Skip to main content

AG-UI: The Missing Protocol Between AI Agents and Your Frontend

· 4 min read
Gergely Sipos
Frontend Architect

AG-UI (Agent User Interaction Protocol) is an open, event-based protocol that standardizes how AI agents communicate with user-facing applications. Created by CopilotKit and adopted by Microsoft, Google, AWS, LangChain, and CrewAI, it fills the gap between MCP (agent↔tools) and A2A (agent↔agent) by defining the agent↔UI layer. It's MIT licensed with 14.4k GitHub stars and 50+ framework integrations.

The Problem

Traditional REST and GraphQL APIs assume request-response cycles with deterministic outputs. AI agents break all of those assumptions:

  • Long-running — agents stream intermediate work over seconds or minutes, not milliseconds.
  • Non-deterministic — an agent may produce different UI artifacts on each run, making static schemas fragile.
  • Mixed output — a single agent turn can emit plain text, structured tool calls, state mutations, and reasoning traces.
  • Human-in-the-loop — agents need to pause, ask for confirmation, and resume based on user decisions.

You can hack around these with ad-hoc WebSocket messages, but then every agent framework invents its own wire format and every frontend rebuilds the same parsing logic. AG-UI standardizes that layer.

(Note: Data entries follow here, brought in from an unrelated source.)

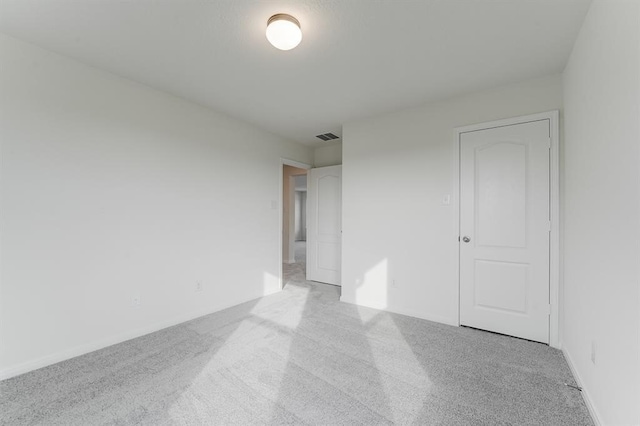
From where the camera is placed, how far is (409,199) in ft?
10.4

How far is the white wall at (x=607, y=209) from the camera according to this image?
1128mm

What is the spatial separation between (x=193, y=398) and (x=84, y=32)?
2618 mm

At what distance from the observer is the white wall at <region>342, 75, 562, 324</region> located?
277 centimetres

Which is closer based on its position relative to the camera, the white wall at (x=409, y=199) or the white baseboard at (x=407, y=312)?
the white wall at (x=409, y=199)

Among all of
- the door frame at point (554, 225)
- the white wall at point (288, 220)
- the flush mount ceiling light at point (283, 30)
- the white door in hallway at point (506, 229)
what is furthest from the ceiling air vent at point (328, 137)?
the door frame at point (554, 225)

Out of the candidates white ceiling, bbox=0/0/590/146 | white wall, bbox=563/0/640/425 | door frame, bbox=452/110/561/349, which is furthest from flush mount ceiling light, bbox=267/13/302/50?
door frame, bbox=452/110/561/349

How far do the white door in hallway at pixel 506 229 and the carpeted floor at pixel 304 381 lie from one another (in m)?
0.23

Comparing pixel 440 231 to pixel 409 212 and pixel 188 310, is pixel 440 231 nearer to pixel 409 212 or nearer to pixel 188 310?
pixel 409 212

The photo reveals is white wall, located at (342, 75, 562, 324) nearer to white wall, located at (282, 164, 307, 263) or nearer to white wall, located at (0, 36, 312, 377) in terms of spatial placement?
white wall, located at (0, 36, 312, 377)

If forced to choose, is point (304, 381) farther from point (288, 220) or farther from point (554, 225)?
point (288, 220)

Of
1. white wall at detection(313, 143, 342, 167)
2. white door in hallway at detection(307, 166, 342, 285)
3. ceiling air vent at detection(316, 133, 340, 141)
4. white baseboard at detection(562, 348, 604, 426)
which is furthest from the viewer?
white wall at detection(313, 143, 342, 167)

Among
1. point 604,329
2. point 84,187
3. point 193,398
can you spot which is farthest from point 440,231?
point 84,187

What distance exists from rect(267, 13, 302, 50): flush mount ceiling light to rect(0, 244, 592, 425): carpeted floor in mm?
2318

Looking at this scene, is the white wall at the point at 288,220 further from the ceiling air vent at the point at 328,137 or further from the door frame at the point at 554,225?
the door frame at the point at 554,225
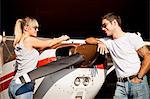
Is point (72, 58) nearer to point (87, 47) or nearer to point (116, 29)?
point (87, 47)

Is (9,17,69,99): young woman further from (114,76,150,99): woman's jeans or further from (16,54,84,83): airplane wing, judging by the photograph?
(114,76,150,99): woman's jeans

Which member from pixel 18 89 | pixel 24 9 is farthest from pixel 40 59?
pixel 24 9

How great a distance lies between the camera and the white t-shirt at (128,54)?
13.6ft

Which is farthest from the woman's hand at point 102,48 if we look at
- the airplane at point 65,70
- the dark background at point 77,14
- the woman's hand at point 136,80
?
the dark background at point 77,14

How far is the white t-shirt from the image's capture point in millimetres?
4156

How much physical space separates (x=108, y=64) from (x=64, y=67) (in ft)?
2.98

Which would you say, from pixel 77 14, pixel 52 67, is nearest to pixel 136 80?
pixel 52 67

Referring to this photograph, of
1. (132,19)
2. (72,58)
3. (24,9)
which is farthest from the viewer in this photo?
(132,19)

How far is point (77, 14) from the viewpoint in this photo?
10719 millimetres

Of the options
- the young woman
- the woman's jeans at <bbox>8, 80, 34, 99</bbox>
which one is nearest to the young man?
the young woman

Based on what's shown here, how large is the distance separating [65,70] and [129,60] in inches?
36.0

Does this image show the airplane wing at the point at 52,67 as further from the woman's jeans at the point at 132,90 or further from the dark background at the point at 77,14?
the dark background at the point at 77,14

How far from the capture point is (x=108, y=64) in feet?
17.4

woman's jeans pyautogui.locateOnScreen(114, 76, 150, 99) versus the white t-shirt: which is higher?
the white t-shirt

How It Works: Events All the Way Down

The protocol models all agent→client communication as a typed event stream. The core abstraction is minimal:

type RunAgent = (input: RunAgentInput) => Observable<BaseEvent>

About 16 event types are organized into categories:

  • LifecycleRUN_STARTED, RUN_FINISHED, RUN_ERROR
  • Text MessagesTEXT_MESSAGE_START, TEXT_MESSAGE_CONTENT, TEXT_MESSAGE_END
  • Tool CallsTOOL_CALL_START, TOOL_CALL_ARGS, TOOL_CALL_END
  • StateSTATE_SNAPSHOT, STATE_DELTA
  • ActivitySTEP_STARTED, STEP_FINISHED
  • ReasoningCUSTOM events for chain-of-thought traces

Two patterns recur throughout:

  1. Start-Content-End — text and tool calls arrive in streaming chunks, bracketed by lifecycle events. Clients can render progressively.
  2. Snapshot-Delta — state is initialized with a full snapshot, then updated incrementally via JSON Patch (RFC 6902). This keeps bandwidth low while maintaining consistency.

The protocol is transport-agnostic — SSE, WebSockets, binary frames, or webhooks all work. The events are the contract, not the transport.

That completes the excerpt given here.